I have heard from my students that they were using this technology successfully, so I am sure I haven’t discovered its real applications yet. I have to have to work with it more. I think I might have felt the same with electronic response systems (clickers) some years ago and now I feel that I won’t be able to teach without clickers, so may be this technology will turn out to be as helpful?

OK, I have to think about it more…

1 Response to Unanswered Questions About Smartboards

  1. Marina Milner-Bolotin

    This comment was e-mailed to me by a colleague and a friend, a distinguished professor of physics from Trent University, who deeply cares about student learning – Dr. Al Slavin. He allowed me to reproduce his e-mail here:
    ——————————————-
    I share exactly your blog questions re SmartBoards vs tablets, and have asked them several times without getting convincing answers. The latter are far more portable and work well in a large lecture hall with a screen where the SmartBoard is impractical because of its limited size. I think that one advantage to the SmartBoard is that the audience can see physically what you are doing by where your hand goes. When I use a tablet to develop the solution to a problem, for example, and have to refer back to an earlier section, I find I have to say explicitly “I am now going to the top middle of the screen, of possibly switch to a different colour to highlight where I’ve gone.
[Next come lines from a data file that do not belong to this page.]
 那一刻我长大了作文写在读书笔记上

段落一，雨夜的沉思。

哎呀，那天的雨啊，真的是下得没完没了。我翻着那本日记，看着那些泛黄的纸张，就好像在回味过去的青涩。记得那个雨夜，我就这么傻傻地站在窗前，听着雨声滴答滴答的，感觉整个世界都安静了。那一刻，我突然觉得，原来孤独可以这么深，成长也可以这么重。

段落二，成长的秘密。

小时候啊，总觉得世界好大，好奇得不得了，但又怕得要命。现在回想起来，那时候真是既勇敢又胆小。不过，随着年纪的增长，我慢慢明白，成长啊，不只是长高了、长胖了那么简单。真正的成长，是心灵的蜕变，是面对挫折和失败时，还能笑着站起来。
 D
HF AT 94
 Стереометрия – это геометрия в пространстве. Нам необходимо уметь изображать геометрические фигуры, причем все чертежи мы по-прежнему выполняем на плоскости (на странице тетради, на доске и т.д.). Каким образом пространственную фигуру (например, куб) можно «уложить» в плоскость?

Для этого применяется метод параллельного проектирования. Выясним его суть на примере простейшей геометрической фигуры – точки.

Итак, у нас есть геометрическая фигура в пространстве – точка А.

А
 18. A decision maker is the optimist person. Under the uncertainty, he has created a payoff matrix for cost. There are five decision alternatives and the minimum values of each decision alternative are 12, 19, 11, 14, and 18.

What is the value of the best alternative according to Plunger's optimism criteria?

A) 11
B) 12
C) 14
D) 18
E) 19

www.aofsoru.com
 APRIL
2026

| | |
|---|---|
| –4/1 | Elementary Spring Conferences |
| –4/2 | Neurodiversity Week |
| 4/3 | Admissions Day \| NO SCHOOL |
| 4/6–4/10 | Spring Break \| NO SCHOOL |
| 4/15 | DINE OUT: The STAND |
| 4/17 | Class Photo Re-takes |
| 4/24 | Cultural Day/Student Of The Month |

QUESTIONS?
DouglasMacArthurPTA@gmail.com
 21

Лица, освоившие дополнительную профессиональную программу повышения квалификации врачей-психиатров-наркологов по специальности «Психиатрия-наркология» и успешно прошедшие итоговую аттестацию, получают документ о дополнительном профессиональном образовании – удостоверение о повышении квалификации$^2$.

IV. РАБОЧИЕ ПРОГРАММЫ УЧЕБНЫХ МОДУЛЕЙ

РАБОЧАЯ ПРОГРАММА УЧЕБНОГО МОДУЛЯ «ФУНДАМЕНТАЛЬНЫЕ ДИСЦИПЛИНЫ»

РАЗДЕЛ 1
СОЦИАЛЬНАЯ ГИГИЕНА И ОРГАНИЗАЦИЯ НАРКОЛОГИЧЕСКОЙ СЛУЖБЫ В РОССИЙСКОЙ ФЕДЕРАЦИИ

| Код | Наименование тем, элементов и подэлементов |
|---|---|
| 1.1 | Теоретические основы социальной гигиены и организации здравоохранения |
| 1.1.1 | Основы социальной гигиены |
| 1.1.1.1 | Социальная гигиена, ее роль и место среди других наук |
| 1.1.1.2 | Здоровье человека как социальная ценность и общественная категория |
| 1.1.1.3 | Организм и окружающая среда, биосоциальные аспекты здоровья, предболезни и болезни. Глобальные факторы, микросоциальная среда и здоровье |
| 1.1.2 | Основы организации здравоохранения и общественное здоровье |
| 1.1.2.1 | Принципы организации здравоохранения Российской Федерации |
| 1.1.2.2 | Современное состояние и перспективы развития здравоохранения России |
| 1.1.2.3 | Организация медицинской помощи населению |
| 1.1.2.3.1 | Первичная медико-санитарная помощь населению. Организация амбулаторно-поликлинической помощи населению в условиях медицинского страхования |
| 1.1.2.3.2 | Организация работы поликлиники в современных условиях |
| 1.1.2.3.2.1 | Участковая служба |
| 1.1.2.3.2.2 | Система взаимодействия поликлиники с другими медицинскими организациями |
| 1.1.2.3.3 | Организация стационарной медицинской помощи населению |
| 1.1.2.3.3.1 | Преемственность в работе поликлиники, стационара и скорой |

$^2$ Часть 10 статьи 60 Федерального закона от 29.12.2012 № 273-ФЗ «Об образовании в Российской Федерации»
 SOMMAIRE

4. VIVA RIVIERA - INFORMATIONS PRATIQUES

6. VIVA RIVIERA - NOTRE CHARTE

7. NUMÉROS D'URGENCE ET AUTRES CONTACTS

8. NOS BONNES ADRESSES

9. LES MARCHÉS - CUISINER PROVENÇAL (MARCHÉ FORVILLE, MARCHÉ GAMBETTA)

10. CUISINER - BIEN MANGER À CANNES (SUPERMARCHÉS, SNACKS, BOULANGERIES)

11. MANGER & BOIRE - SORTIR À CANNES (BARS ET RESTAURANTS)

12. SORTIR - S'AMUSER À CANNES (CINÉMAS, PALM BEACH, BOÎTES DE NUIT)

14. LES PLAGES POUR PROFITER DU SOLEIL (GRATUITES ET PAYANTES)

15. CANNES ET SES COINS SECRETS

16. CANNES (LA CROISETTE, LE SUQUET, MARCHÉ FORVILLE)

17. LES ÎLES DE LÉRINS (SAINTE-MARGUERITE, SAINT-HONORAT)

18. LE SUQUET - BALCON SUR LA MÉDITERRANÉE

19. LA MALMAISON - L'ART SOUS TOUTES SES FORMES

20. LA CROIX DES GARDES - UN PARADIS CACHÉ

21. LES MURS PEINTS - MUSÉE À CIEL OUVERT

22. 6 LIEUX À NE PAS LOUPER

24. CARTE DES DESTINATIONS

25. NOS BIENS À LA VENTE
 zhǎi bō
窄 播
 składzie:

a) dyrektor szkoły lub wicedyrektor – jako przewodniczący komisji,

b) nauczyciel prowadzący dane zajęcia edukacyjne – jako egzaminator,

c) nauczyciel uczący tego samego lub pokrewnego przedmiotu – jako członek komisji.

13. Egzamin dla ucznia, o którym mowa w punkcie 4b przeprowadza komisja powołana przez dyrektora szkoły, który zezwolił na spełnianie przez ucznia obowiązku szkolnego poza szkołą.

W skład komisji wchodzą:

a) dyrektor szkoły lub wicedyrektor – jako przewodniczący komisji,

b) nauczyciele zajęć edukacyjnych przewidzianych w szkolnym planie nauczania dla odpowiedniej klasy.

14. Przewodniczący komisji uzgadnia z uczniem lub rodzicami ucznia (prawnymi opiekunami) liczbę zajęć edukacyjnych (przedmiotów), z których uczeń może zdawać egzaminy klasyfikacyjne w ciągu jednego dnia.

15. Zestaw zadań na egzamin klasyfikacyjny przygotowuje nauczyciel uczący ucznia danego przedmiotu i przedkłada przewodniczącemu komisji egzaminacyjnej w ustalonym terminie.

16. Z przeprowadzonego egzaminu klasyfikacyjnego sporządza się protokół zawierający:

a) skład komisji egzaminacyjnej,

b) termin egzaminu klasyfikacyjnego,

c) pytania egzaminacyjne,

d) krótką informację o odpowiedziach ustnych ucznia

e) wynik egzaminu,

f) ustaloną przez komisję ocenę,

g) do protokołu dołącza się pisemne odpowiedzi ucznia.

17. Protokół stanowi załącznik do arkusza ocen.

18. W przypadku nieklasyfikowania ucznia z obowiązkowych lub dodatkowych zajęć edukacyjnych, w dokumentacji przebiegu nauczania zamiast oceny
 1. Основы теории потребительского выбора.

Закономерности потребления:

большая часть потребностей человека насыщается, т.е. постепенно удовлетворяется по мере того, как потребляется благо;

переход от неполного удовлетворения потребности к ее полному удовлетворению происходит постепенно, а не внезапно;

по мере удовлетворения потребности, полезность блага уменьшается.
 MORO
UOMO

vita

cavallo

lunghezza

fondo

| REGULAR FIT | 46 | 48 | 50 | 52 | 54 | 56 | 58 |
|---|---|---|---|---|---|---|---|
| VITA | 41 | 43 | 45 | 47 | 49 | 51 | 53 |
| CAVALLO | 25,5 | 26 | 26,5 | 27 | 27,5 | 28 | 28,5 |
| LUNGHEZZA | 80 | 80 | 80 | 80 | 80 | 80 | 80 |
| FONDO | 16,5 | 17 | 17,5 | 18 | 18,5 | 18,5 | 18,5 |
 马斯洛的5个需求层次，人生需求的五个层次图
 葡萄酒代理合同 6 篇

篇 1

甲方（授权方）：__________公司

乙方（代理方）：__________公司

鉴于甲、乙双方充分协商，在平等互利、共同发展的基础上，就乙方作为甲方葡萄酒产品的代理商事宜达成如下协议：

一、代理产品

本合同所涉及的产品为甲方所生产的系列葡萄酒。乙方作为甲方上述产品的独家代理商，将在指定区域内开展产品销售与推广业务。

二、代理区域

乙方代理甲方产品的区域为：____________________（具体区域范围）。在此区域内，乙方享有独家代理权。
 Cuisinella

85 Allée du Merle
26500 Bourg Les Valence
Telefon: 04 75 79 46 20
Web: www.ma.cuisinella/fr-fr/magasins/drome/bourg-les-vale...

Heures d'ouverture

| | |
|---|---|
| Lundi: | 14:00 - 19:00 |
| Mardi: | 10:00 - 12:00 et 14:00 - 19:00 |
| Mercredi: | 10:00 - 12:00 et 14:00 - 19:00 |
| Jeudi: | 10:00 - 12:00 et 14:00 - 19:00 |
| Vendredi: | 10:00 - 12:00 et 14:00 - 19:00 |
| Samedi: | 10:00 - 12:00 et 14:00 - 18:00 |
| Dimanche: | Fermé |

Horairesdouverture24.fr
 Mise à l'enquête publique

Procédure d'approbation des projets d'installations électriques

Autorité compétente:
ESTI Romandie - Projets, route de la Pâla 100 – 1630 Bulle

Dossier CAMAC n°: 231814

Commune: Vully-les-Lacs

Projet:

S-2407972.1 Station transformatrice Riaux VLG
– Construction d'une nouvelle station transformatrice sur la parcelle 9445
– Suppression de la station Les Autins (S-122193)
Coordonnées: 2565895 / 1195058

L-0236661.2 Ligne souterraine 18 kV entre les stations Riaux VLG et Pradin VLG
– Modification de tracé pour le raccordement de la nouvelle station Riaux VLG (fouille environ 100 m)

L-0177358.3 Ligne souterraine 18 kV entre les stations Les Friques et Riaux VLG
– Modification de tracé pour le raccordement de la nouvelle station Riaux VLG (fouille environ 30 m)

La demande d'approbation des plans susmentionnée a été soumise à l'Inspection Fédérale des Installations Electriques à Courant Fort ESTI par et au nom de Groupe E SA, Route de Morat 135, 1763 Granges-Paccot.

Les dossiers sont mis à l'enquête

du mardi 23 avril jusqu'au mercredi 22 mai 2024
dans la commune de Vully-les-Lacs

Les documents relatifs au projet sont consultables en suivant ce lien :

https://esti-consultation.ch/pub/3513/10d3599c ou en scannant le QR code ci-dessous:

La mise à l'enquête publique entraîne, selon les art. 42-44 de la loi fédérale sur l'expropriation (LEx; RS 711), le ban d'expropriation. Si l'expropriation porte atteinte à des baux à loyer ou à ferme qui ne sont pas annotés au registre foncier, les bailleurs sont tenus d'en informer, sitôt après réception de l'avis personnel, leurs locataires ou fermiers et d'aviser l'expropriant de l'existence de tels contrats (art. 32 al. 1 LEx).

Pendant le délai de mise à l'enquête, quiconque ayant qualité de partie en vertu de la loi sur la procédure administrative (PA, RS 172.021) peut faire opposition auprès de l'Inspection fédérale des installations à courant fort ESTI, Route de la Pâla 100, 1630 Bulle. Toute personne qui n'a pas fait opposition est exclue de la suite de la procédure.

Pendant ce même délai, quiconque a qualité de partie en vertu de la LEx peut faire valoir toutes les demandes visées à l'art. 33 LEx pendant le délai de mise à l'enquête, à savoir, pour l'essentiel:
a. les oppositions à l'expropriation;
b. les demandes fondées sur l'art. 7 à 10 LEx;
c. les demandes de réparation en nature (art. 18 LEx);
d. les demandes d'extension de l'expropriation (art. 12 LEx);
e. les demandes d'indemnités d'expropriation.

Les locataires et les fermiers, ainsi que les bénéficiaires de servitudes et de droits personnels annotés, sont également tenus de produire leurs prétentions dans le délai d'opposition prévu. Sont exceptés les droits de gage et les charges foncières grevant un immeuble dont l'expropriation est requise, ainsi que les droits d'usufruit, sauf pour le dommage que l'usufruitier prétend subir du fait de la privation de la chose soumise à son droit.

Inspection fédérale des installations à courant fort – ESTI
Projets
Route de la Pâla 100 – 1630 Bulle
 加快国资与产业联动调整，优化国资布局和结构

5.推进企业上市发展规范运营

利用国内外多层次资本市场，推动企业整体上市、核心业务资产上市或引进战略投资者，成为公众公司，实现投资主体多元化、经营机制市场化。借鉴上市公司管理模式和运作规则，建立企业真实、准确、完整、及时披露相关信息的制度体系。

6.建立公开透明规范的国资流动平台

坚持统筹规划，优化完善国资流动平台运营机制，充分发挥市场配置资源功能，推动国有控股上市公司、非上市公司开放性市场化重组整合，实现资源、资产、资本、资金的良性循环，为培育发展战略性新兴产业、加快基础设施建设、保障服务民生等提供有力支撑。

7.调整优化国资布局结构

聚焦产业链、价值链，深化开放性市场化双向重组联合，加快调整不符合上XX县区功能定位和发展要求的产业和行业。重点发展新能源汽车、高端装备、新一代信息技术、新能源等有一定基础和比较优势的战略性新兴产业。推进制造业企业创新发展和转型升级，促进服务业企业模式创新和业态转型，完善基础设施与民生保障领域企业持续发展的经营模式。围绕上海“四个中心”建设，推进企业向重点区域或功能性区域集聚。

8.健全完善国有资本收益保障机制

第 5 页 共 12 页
    For younger children who you want to work in front of the class, it is probably much easier for a student to go to the SmartBoard and use her fingers than to use the pen of a tablet and try to figure out the relationship between what the audience is seeing on the projection screen and what she is writing on the tablet. I suspect that, for most audiences, if they need to use the technology to make a point, a SmartBoard is probably easier because they have already seen how the instructor manipulates it.